猫になんてなれないけれど
「かわいいですよ。近くで見たことありますか?あ、撫でたこととかは」

「・・・ないですね・・・」

眉間のシワが、ものすごいことになっている。そんな顔をしなくても・・・。

「もし道で会ったら、近くに行ってみてください。みんないい子だし、すごくかわいいですよ」

「・・・いえ。私は、遠慮しておきます。・・・大きいし」


(えー・・・。かわいいのに・・・)


最後にボソッと言ったひと言が、ちょっと気にはなったけど。動物好きでも、犬派と猫派はわかりあうことができないのかな。

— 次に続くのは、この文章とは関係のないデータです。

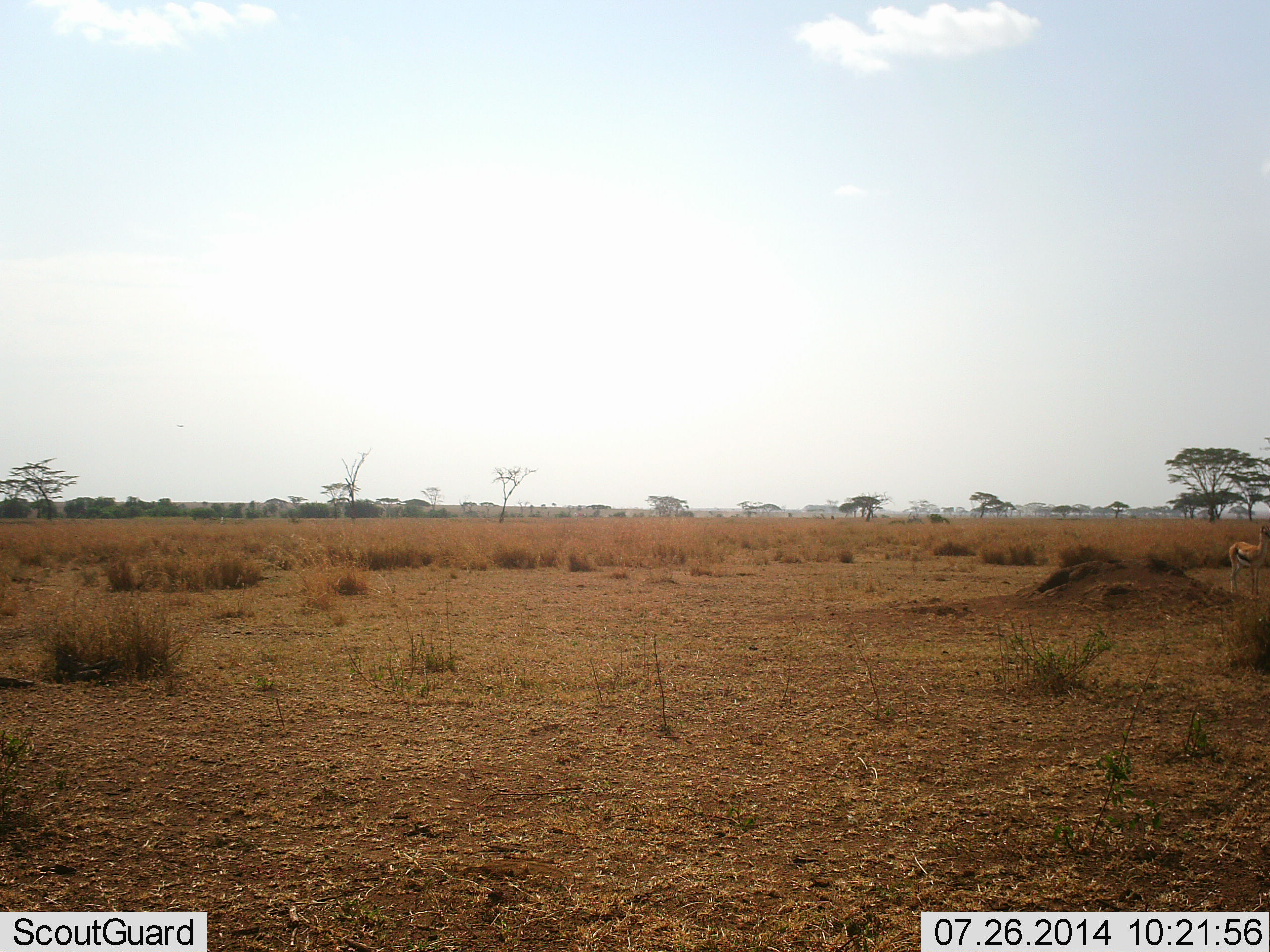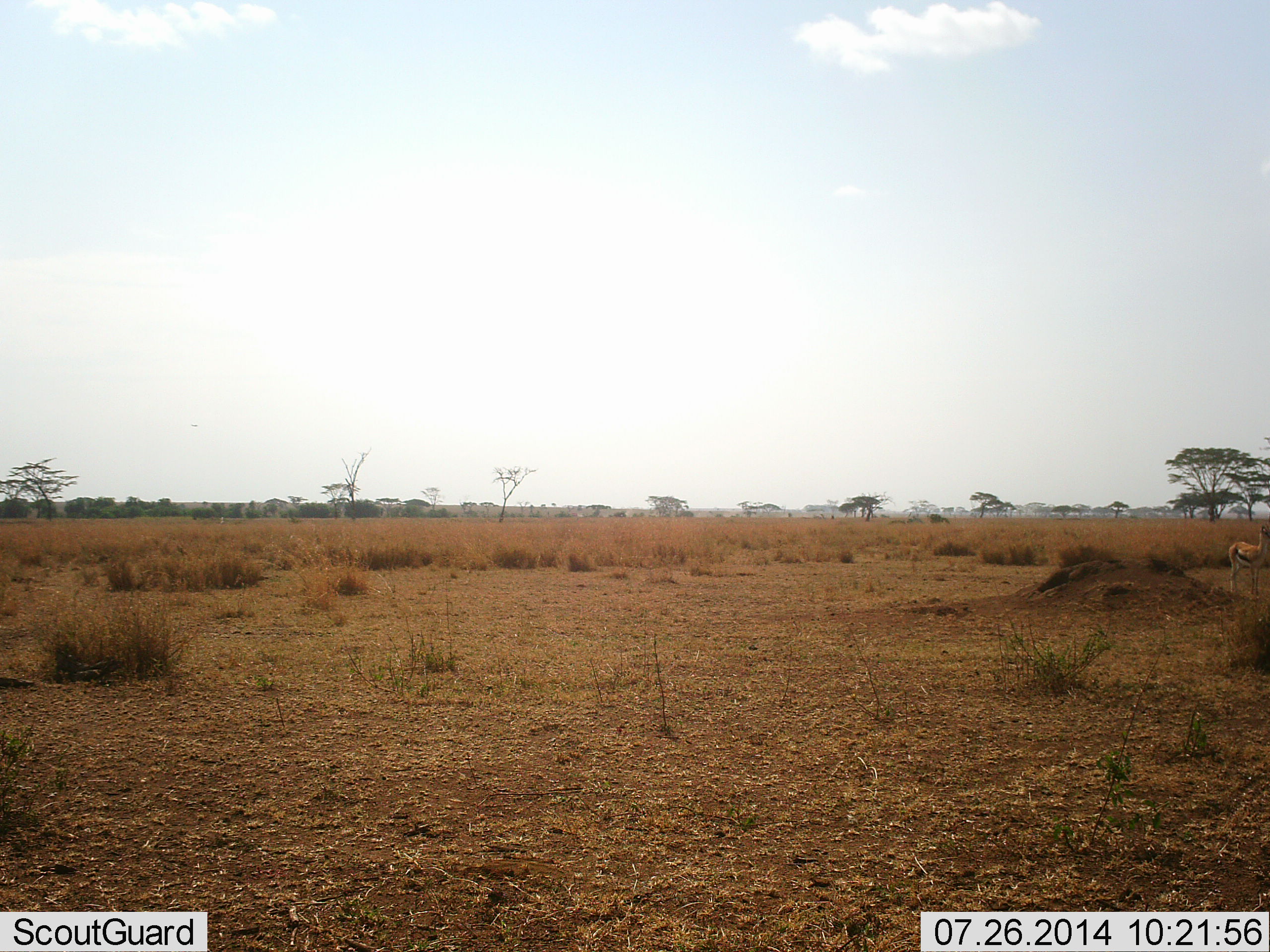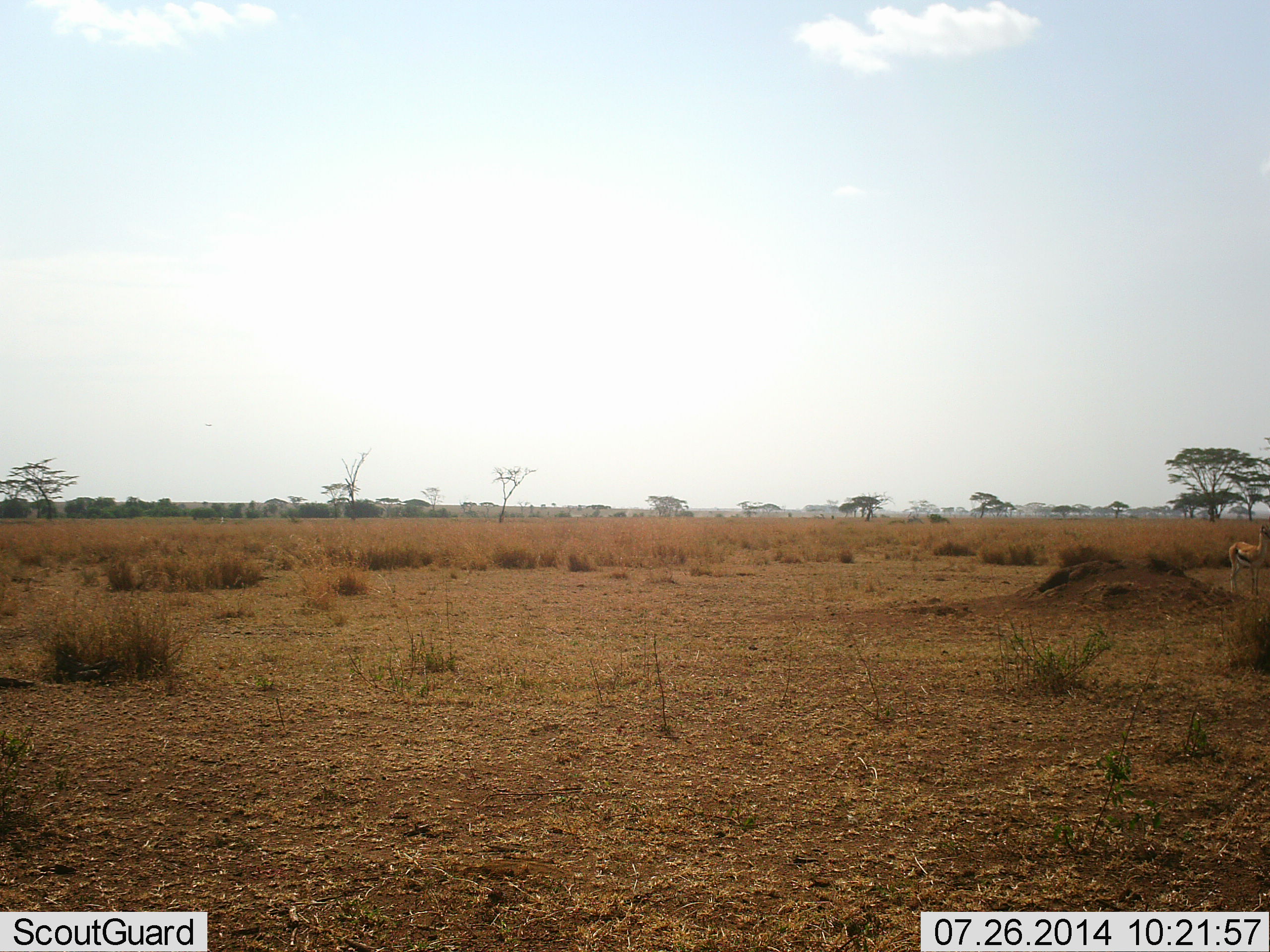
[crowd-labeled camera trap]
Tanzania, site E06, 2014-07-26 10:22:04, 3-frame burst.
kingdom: Animalia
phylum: Chordata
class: Mammalia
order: Artiodactyla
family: Bovidae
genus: Eudorcas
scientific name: Eudorcas thomsonii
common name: thomson's gazelle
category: gazellethomsons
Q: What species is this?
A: Gazellethomsons (thomson's gazelle) (Eudorcas thomsonii).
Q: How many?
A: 1.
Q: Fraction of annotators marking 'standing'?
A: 100%.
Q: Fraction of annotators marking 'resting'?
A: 0%.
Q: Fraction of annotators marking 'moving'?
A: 0%.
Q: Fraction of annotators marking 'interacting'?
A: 0%.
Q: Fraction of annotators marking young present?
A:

かわいさが伝わらず残念に思っていると、司会の三村さんの声がした。

「はーい!5分でーす。では、男性は次の方に移動してくださいね~」


(あ、時間・・・。ちょっと微妙なタイミングになっちゃったな)


犬派と猫派で好みがずれて、空気がちょっと微妙になった。

ここで会話が終わるのは、すっきりしない気もするけれど、こればっかりは仕方ない。

「じゃあ・・・ありがとうございました」

「はい。では、また」

無表情で会釈をすると、冨士原さんは席を立ち、隣の女性の元に移動した。その後ろ姿を見送ると、私は一度深呼吸。


(さて・・・ちゃんと気持ちを切り替えて)


振り返ると、私の隣には次の順番の男性が移動してきたところだった。目が合うと、男性はにこっと笑った。

「今田と申します。よろしくお願いします」

「真木野です。よろしくお願いします」


(お。なかなか素敵・・・)


白シャツにベージュのチノパン。ラフでいて、清潔感のある服装だ。爽やかな短髪は、きっとスポーツマンだと予想する。

私の好きなタイプかも。ちょっと・・・祥悟と似ているかもしれない。

「あ、真木野さんは犬派ですか」

今田さんは、私の手元を見ながらそう言うと、自分のエントリーシートを指さした。

「僕も、犬派なんですよ」

「あ、ほんとだ。一緒ですね」

早くも共通点が見つかって、私は自然と笑顔になった。今日初めて、参加してよかったって気持ちになった。